Come To The Table
Today’s post is a sequel to one I wrote in 2013. We had not really invited others into our story at that point because it was personal and deep and we coveted our privacy. Also, there was something within me that was sure it wasn't safe to share. So when we were approached by our dear friend, who had been walking the journey with us, we knew it was time to clothe ourselves in bravery and enter the spotlight.
As I re-read this blog so many things still ring true and I encourage you to read this post before diving into the words below.
While there are so many truths in that 2013 writing, there are many things that have changed and places that have experienced undeniable growth. In these precious years of change and learning, our perspectives have expanded tremendously and the foundation for our beliefs have shifted. There were 5 mainstays that I want to revisit from that original posting.
So here it is: the table is set, the place settings are laid, and the meal is nutritious, so grab your seat at the table; you are invited to partake.
The Soup (course 1): At the time of the original post we were 5 years into our journey, we are now at year 9.
Time has truly flown by.
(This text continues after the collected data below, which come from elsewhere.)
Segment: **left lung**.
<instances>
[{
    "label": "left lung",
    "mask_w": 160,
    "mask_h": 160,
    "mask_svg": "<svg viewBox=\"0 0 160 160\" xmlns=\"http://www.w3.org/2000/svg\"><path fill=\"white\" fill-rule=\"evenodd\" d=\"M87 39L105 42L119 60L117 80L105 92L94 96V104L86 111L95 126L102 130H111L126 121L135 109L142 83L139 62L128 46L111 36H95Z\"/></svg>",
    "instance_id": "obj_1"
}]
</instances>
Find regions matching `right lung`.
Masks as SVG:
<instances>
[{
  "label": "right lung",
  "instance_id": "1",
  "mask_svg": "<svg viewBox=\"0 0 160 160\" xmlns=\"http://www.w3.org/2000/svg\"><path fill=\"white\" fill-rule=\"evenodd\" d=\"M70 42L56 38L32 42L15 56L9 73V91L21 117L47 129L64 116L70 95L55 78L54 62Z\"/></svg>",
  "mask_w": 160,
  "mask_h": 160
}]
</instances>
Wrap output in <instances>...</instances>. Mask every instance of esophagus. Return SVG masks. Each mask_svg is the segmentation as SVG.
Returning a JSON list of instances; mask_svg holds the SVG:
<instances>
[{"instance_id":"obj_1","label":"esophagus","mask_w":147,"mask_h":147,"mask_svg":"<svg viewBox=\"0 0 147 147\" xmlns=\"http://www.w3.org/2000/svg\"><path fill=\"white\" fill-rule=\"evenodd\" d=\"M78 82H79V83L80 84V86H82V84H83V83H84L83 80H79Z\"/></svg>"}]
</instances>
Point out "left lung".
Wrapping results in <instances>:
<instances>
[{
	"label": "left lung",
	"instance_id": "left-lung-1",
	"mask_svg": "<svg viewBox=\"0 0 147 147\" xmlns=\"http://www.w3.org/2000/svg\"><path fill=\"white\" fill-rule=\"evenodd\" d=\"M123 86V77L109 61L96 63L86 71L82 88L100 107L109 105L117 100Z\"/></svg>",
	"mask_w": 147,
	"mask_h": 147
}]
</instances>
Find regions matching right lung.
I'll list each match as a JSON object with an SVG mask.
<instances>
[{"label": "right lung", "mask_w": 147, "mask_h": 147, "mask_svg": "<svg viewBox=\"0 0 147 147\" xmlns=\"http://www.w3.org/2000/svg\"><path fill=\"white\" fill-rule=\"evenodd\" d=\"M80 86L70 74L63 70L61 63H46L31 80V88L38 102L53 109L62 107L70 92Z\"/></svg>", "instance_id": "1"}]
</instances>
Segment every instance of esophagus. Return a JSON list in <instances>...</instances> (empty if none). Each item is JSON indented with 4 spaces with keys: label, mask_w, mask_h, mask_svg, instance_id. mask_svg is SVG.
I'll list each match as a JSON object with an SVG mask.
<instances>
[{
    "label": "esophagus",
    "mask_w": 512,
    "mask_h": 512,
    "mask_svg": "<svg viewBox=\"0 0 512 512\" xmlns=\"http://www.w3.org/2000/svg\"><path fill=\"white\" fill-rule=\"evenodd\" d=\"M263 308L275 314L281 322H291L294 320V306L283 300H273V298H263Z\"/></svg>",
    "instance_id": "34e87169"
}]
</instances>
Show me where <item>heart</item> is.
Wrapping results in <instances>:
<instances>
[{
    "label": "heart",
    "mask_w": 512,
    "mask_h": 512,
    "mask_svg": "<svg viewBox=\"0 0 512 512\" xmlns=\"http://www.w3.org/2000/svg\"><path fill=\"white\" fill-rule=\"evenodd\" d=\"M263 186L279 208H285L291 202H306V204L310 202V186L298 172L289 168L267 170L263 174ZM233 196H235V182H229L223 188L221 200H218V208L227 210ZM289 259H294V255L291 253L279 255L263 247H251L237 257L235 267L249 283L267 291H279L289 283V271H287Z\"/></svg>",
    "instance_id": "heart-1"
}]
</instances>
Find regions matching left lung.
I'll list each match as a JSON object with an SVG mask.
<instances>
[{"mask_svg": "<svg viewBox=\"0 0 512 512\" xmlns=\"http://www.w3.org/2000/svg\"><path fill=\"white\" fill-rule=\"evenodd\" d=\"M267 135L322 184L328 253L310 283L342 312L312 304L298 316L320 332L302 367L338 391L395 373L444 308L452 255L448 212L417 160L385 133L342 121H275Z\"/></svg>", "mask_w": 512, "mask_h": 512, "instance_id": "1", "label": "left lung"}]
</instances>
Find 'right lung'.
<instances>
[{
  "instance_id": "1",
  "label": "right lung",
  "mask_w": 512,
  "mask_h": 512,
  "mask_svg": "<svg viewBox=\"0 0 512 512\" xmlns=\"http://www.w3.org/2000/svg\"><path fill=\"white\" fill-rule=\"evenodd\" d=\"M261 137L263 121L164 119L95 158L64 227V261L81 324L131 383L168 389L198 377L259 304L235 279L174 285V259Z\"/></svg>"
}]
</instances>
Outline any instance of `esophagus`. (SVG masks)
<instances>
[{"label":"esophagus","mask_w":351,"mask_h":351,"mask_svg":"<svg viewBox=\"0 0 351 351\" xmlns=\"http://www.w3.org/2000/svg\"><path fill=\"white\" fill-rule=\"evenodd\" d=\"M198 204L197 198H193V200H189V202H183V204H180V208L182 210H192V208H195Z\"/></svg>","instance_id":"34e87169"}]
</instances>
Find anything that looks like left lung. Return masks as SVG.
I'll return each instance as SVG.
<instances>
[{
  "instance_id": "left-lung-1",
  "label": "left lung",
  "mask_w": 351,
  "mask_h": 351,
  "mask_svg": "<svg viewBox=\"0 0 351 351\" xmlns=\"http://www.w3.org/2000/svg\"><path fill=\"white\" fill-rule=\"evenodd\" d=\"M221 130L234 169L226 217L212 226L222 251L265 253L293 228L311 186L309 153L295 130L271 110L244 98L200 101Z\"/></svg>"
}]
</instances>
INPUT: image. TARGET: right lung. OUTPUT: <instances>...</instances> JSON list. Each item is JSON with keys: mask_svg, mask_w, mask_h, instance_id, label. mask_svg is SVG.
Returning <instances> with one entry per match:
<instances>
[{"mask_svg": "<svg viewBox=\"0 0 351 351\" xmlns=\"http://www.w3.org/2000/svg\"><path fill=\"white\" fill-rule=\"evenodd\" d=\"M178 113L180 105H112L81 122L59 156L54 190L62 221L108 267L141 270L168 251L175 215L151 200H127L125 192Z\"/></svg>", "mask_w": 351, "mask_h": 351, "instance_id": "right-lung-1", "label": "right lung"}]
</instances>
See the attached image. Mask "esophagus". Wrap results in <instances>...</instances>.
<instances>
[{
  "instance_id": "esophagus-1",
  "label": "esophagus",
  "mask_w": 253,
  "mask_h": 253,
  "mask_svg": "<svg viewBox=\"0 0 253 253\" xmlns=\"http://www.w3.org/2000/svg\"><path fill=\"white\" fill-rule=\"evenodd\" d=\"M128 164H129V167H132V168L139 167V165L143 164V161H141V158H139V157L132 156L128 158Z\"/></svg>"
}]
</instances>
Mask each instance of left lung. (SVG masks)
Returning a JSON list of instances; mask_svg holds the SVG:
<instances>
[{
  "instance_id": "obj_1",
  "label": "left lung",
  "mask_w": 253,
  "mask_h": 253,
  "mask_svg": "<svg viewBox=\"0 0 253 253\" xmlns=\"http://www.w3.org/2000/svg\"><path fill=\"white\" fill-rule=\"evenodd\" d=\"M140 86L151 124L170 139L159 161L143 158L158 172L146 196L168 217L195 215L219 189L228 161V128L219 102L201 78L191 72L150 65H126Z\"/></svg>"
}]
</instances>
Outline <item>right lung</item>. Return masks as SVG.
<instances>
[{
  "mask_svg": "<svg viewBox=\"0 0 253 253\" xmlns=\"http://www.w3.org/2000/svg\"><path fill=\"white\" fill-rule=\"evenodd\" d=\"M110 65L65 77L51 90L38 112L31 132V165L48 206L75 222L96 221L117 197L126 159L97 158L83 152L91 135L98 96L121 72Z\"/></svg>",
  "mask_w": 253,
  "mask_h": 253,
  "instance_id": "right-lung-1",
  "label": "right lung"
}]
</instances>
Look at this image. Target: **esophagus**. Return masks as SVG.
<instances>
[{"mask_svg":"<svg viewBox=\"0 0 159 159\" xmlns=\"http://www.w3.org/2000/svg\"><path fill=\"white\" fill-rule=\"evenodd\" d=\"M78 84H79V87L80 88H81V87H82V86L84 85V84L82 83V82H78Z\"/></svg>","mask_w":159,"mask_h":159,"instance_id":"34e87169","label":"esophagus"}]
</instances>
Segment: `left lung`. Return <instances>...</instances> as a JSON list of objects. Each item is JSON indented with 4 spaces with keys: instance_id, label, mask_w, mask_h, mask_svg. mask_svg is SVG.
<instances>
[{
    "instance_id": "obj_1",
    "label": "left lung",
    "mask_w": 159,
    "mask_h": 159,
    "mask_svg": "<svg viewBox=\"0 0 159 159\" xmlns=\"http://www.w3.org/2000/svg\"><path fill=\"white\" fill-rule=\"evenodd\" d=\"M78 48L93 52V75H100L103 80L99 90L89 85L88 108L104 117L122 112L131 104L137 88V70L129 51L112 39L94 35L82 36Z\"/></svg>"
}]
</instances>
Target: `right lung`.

We are almost into a decade of marriage and it has been sweet, salty, and even bland at times, but it has gone by quicker than I ever thought it would. We could not have planned this life out better, it is ravishingly fractured. Fractures are small breaks that eventually heal, it’s in the process of healing that we are challenged to endure. Endure the discomfort and the pain until the brokenness is healed and there is full mobility once again. You see, there is one thing Joe and I have consciously made an effort to embrace, and this is being fully in each day. We look toward the future, we dream, we forge new paths, we breathe in our surroundings, and 9 years later our journey seems like it’s only beginning.
The Appetizer (course 2): "Regardless of infertility's difficult journey, we know that God's intentions for us are good.”
This statement makes me chuckle a little and I know that, of course God’s intentions for us are good, but at the time I may have been struggling to believe that. So I said it and said it and said it again until I knew deep in my soul. I repeated this until it became the currency in the exchange between my heart and mind. The truth is, owning infertility makes the journey difficult. I’ve come to learn that you choose what you own.
The Salad (course 3): "We have learned to completely and wholeheartedly trust God through this process.”
Leaning on your spouse and your tribe in hard times is a must. Trusting God always is as necessary as breathing. Often times we did not walk this statement out. We learned and forgot it, then repeated the process about 1,000 times and are still learning it today. As time continues and we continue, we are growing into our best selves. And with each expansion of us, we are presented the opportunity to trust more and in a different way. Trusting in someone bigger, smarter, and MUCH more capable than you eases the difficulties on your journey. It allowed us to take the pressure off, because there is only so much we can do. I, Carrie, am okay with handing that over.
Main Course (course 4): "While we would love to have biological children, and how I would love to conceive and carry our child, we know that we are called to adopt.”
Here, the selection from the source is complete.